Forgiveness is one of the highest spiritual vibrations and hopefully the yoga community will have compassion for John. While I do think perhaps John got caught up in the maya of fame it sounds like he is being forthright about what happened and positive about his new life. I feel a consensual affair, some pot and wicca rituals are his personal life and it does not change who he is as a yoga teacher. Many gurus have done much worse to their students with no consequences. Hopefully the person who revealed the information realizes that revenge can hurt many people.

johnkmlee66
johnkmlee66

Good for Desi and Micah.  Wish you well John.

Erica Rosenthal
Erica Rosenthal

Who gives a shit if he slept with married students? It was probably just making the workout better

mosborne3
mosborne3

Just get into bouldering or rock climbing. 

Don Finley
Don Finley

Who said the pot law wouldn't bring in a higher class of people and business owners? lol

WillieStortz
WillieStortz topcommenter

Is it just me or does this pervert look just like Jerry Sandusky?
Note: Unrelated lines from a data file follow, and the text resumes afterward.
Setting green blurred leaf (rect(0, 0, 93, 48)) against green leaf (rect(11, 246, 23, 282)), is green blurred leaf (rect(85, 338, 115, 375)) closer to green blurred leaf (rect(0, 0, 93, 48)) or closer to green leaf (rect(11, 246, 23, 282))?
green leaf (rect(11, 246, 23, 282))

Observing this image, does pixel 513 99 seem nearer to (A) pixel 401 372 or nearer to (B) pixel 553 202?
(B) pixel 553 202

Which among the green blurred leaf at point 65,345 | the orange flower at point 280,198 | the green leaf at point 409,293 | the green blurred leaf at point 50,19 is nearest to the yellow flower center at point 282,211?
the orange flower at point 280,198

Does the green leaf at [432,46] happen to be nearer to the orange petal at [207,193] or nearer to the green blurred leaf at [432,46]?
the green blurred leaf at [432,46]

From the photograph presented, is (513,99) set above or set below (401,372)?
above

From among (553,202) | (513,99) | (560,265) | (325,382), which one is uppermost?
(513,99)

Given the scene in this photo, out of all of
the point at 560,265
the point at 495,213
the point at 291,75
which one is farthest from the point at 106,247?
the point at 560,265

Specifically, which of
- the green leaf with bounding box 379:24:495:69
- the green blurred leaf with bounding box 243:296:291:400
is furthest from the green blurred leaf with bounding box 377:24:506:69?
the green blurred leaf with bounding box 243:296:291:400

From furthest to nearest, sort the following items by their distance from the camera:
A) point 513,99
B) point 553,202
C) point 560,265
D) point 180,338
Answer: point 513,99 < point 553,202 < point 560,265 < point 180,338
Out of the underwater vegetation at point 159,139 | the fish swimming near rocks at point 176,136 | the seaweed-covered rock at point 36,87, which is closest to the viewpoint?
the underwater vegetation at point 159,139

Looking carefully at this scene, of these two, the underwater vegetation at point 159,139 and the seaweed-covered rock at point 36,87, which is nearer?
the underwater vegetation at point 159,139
There must be something in the genetics of those types. 


Thanks for the heads up, it's always good to know when a sexual predator is lurking in my neighborhood and working at local businesses.

westwordreader
westwordreader

Friend tells reporter Joel Warner: “I really want my sex life and my other personal sacred and spiritual practices held privately, and not made public by others who don't respect such boundaries.” The article never mentions that John’s business partner, Desi Springer, is by all accounts his romantic partner, as well. Why would acknowledging that embarrass this yoga power couple?

I took a class with John and Desi and he was amazing and charismatic, a terrific teacher. They have palpable and powerful chemistry. They travel the world together, and he signs his emails “Desi and John.” And this reporter can’t write about that?

Did Friend's “aqua-blue eyes flashing with enthusiasm” – not to mention those beefy thighs and fabulous grounded feet! – get to you, Joel?   I understand!

anotherwwreader
anotherwwreader

@westwordreader 


It's that kind of groupie-talk that both enabled and got him into trouble in the first place. The only thing that has changed (judging from his 'medical marijuana' card) is his realization that he would do well to erect stronger boundaries of 'privacy' regarding distances between the walk and the talk. 


Otherwise, he apparently still actively courts and promotes such googly-eyed praise and endorsements as yours.


Yes, the article went easy on him in some respects, especially with regard to details such as the one you mention.